## What you should do
Output each entry below as it stands, leaving out every picture.

## Provided data

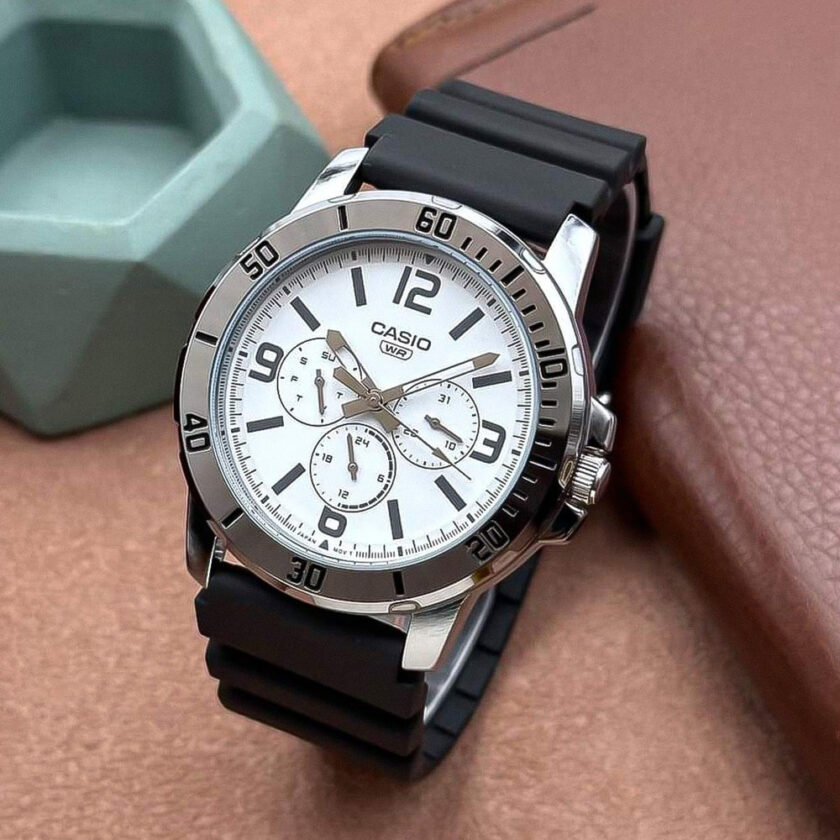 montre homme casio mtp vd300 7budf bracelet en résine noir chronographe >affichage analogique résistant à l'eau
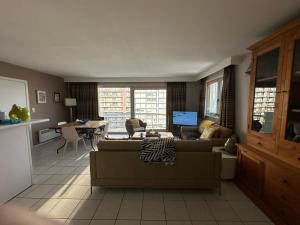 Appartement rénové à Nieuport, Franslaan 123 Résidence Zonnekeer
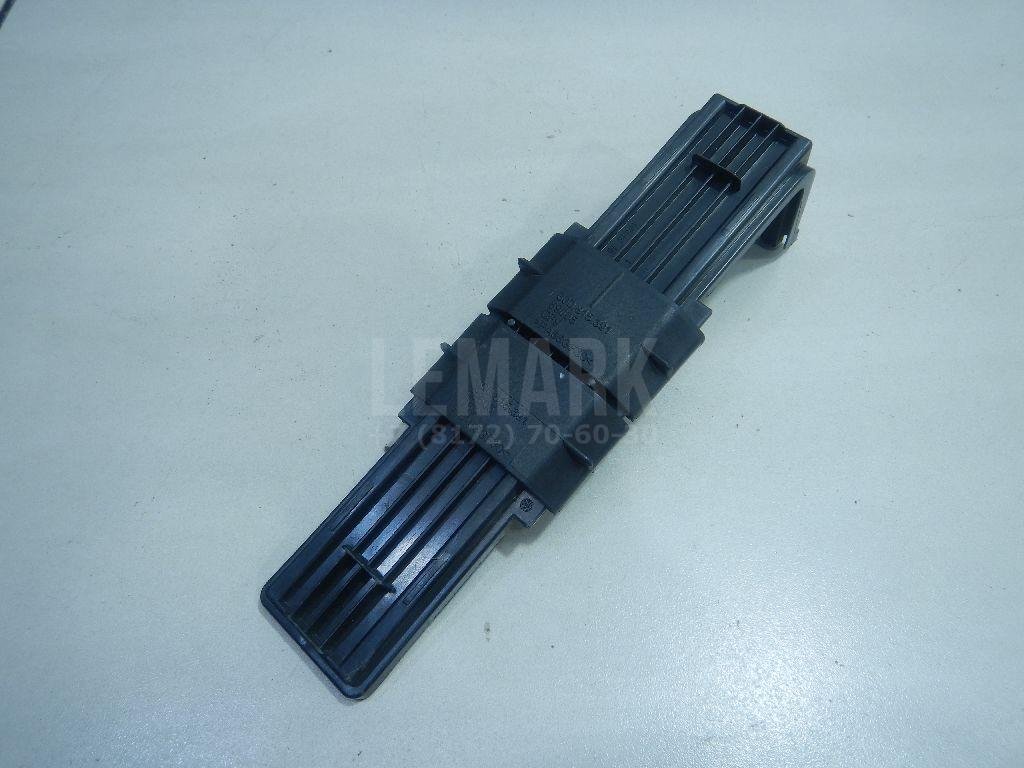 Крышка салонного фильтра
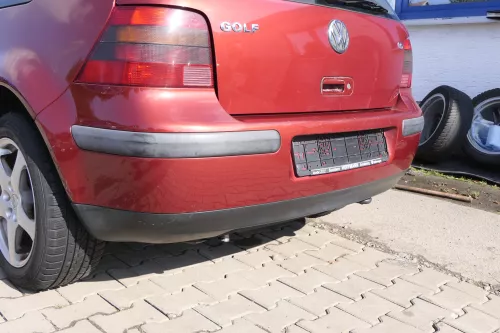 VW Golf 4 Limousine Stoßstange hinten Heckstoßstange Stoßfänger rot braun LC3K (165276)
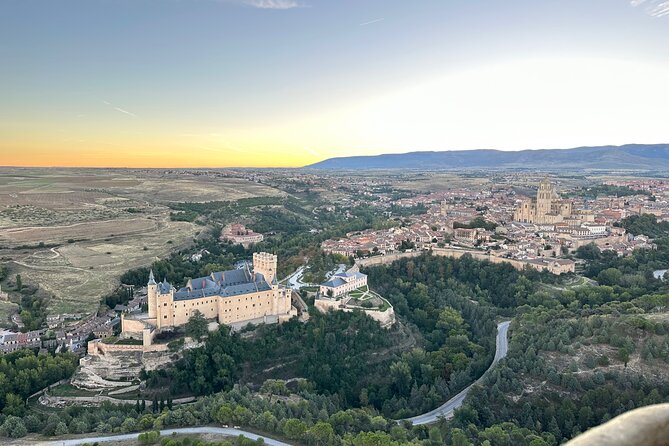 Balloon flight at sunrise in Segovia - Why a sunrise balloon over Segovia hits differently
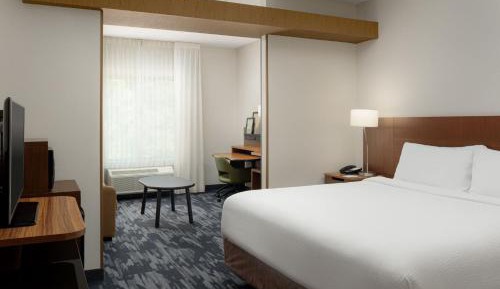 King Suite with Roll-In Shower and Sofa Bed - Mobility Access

## Task output
 montre homme casio mtp vd300 7budf bracelet en résine noir chronographe >affichage analogique résistant à l'eau
 Appartement rénové à Nieuport, Franslaan 123 Résidence Zonnekeer
 Крышка салонного фильтра
 VW Golf 4 Limousine Stoßstange hinten Heckstoßstange Stoßfänger rot braun LC3K (165276)
 Balloon flight at sunrise in Segovia - Why a sunrise balloon over Segovia hits differently
 King Suite with Roll-In Shower and Sofa Bed - Mobility Access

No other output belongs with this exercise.